Merde. Il a raison Tillinac. Ce sont les autres qui ont tort.


Moi aussi, serais-je un réac au fond ?


J'en ai bien peur. Mais avant de me faire à cette nouvelle assomption, laissez-moi vous décortiquer une réalité que j'espère plus nuancée sur ce mot tellement connoté.


Je tiens d'ors et déjà à la précision, Je suis réac au sens ou l'entend Dennis Tillinac. Car le réac aujourd'hui est une sorte de pot-pourri où on y jette que des ingrédients avariés. Ce terme appartient à ces nouvelles galaxies de mots-valises, de mots dévitalisés même, des mots sirotés de leur sens originel pour désigner tout et surtout n'importe quoi. Sous cet attribut à l'insinuation péjorative, on détermine, on catalogue, on divise et on proscrit. Homo reactus exhibe ce visage rabougri à la mode, teint blafard pour un type enfermé sur lui-même et prompt à désigner l'autre comme la source de tous ses malheurs. Créature médiatique, il déverse sa bile plateaux TV après plateaux TV, répand son fiel insidieusement pour mieux imprégner les esprits faibles. Cachez les enfants, le réac arrive !
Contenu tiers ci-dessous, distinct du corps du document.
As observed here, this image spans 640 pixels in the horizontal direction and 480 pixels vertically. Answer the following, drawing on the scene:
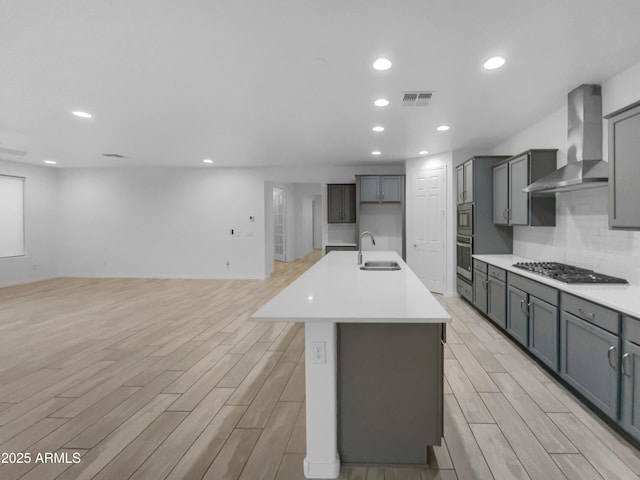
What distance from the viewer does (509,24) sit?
2.22m

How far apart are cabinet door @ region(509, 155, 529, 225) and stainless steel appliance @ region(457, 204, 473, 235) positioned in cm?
77

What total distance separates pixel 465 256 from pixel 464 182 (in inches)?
46.4

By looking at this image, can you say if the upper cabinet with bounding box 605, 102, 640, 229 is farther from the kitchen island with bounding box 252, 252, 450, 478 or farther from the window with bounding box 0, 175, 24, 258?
the window with bounding box 0, 175, 24, 258

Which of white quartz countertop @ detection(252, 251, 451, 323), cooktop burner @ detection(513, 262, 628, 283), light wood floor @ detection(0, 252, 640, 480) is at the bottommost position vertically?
light wood floor @ detection(0, 252, 640, 480)

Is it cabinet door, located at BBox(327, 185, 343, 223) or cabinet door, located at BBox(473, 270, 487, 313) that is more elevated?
cabinet door, located at BBox(327, 185, 343, 223)

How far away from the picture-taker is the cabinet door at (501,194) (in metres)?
4.49

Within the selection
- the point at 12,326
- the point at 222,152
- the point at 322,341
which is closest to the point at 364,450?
the point at 322,341

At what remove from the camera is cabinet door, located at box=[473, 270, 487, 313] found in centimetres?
446

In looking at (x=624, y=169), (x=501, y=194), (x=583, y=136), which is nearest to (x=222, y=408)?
(x=624, y=169)

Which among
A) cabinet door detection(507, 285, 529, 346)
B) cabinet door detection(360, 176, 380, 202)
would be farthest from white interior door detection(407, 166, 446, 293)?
cabinet door detection(507, 285, 529, 346)

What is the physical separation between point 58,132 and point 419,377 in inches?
228

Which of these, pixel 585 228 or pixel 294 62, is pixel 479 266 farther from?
pixel 294 62

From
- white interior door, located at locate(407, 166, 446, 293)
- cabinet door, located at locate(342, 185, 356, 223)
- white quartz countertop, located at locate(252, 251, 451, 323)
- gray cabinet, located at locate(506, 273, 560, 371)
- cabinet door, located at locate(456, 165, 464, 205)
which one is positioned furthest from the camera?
cabinet door, located at locate(342, 185, 356, 223)

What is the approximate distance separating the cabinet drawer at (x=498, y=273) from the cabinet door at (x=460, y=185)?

Je ne vous ferai pas l'injure d'adosser à cette description une liste de noms propres, vous les connaissez aussi bien que moi.


Mais revenons à la racine. Le mot réac comme l'explique Dennis Tillinac possède une étymologie limpide. Voyez plutôt : en réaction contre les tendances de l'époque. Nous brassons déjà plus large.


Parce que le réac demeure un allergique à sa société, il est un voyageur en transit qui hésite à prendre le train fou de la marche du monde. Il reste circonspect devant sa silhouette trop propre pour être honnête, et n'augure rien de bon quand à sa contenance. Du reste Il préfère esquiver l'appel et raconter pourquoi il reste à quai.


Première disjonction. Le réac décrit son désamour pour l'époque. Il ne l'aime pas. Et elle le lui rend bien. On ne tance pas impunément son milieu.


Mais pour être aimée, il faudrait qu'elle soit aimable cette époque. Une époque constituée de soubresauts médiatiques, d'impératifs moraux et d'indignations sélectives, de buzz à l'infini et de zappings généralisés. Une sorte d'usine gargantuesque qui ne produirait que des produits infâmes ou aseptisés à la chaîne. Produit. Le mot fâche d'emblée.


Le libéralisme et encore plus son excroissance libertaire n'est pas du goût du réac. Il l'abhorre prodigieusement. Il sait qu'elle n'est qu'une ruse du capitalisme pour capter toujours plus les velléités individuelles et le mener vers le marché de masse. Ce que Michel Clouscard et d'autres ont théorisé avant-lui. Clouscard tiens, penseur marxiste s'il en est et qu'on ne soupçonne pas de pencher à droite.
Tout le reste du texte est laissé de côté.